Have you ever gone to a Reese Witherspoon chick flick on a Friday date night? Or do you hate Reese Witherspoon too because most of her movies don’t generally involving shoot guns or grizzly divorced men working for the NYPD (Actually, if that’s the case you should probably check out Hot Pursuit... You’ll hate it!)?
I don’t know about you friend, but I’m not oozing with so much machismo that I can’t spend 42-minutes watching something that helps her turn off her brain from the hard day’s work SHE put in. It’s not “my way or the highway” in my Orlando bungalow because I’m overly nervous about having to turn in my “He-man membership card” (it’s in the mail, BTW) whenever my wife asks for us to do something SHE likes. Maybe that makes me troll-able? Fine. I’m proud of that.
At the end of the day, I like to give a little back to her for all the countless hours of football that she (maybe) pretends to enjoy every weekend because it makes me happy. And you know what, maybe I enjoy watching some of her stuff too. If that means I now have female traits in your eyes... GOOD!
That just means I’m not so cold that when I come home from work, I immediately stuff myself in my basement, turn on the game and only communicate with my wife when I want another beer or some Great Value Pizza Rolls.
Maybe you should try bonding with that person you love. It’ll do wonders for you in other departments. Pinky Promise. Hell, you might even have bigger, wilder conversations about family, friends, children, education, money, future plans or what it would take for you to flip a table at a dinner party. I don’t know what you know about relationships, but a stimulating conversation can go a long way...
But perhaps this is all falling on deaf ears, for you TommyHuskerfan69, might JUST be such a manly man that gets all the lovin’ he needs by poking around message boards and comment sections looking to start a war of words.
Now, if you’d please return to your regular scheduled programming about Tanner Lee being the savior of the Mike Riley offense, that’d be greattttttt.
Quickly on This Is Us:
Raise your hand if you’re actually a fan of the Kate being six weeks pregnant storyline? Anyone? Bueller?
To me it’s a lazy vehicle to have Kate continue to fight with her mother as she slowly becomes her while Toby freaks out and then apologizes while Kevin slowly develops a pain killer addiction.

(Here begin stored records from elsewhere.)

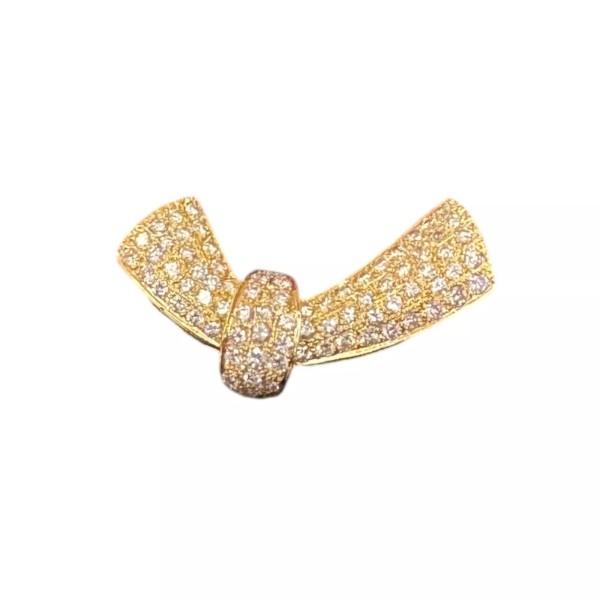 BROCHE EN FORME DE NŒUD DIAMANTS EN OR 18K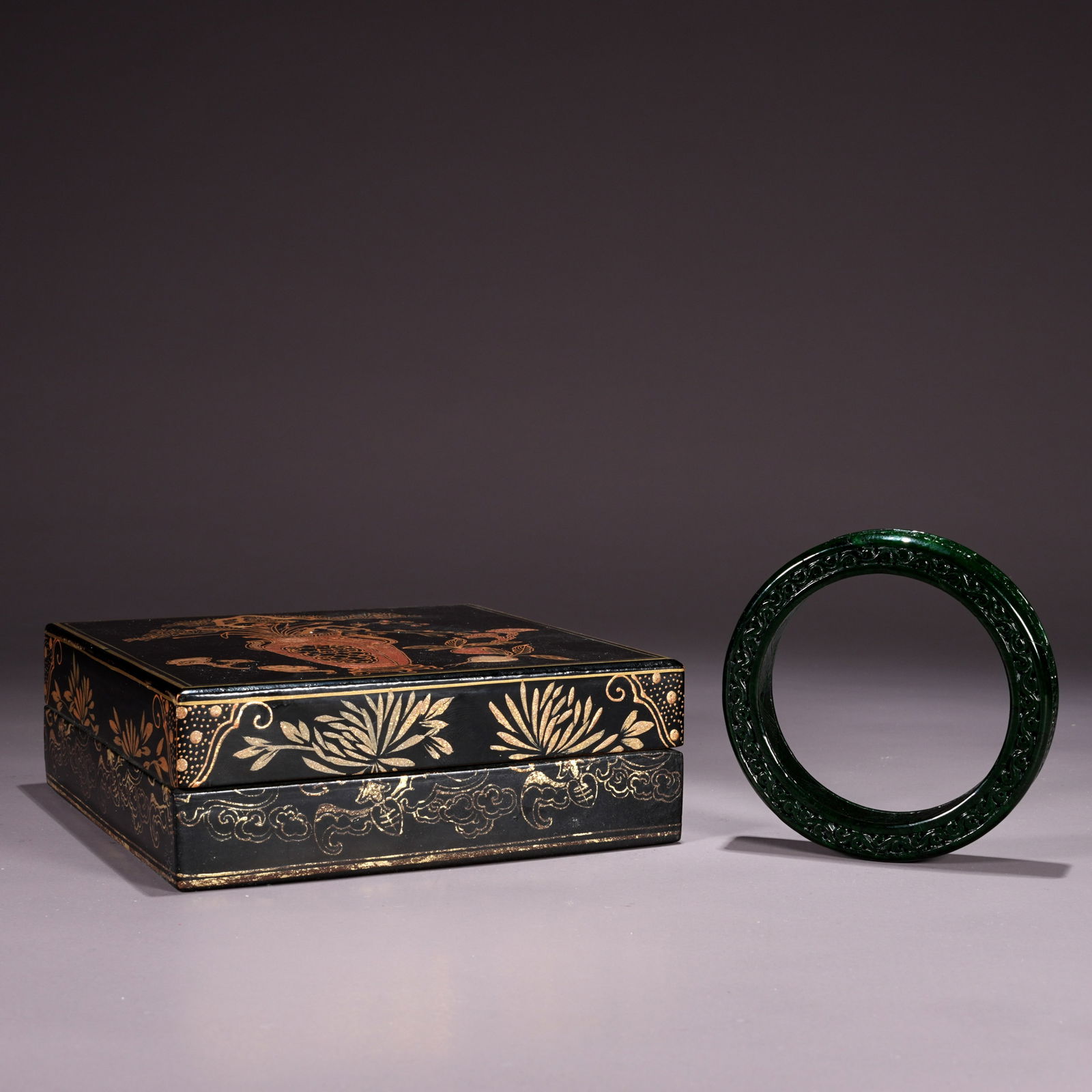 A KYANITE JADE BANGLE CARVED WITH FLOWER MOTIFS (1 of 9)
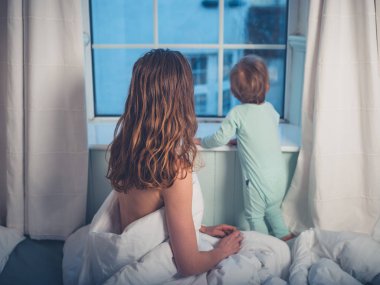 Genç bir anne ve küçük oğlu yatakta oturuyor ve sabah pencereden dışarı bakarak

Maybe it’s just me, but this show doesn’t have the same kind of steam it did last year?
Thank you all for the questions this week. I really do appreciate your week in and week out contributions to this. There were a few I couldn’t get to (Pumpkin Beers and the Best of Epcot and the best tailgating vehicle) that I will save for next week. If something pops up before next Wednesday, remember you can Tweet them me (@JerryScherwin) at any time.
For those going to Chicago for the game, make sure you stop at Mustards right outside Ryan Field before or after the game and have a dog for me.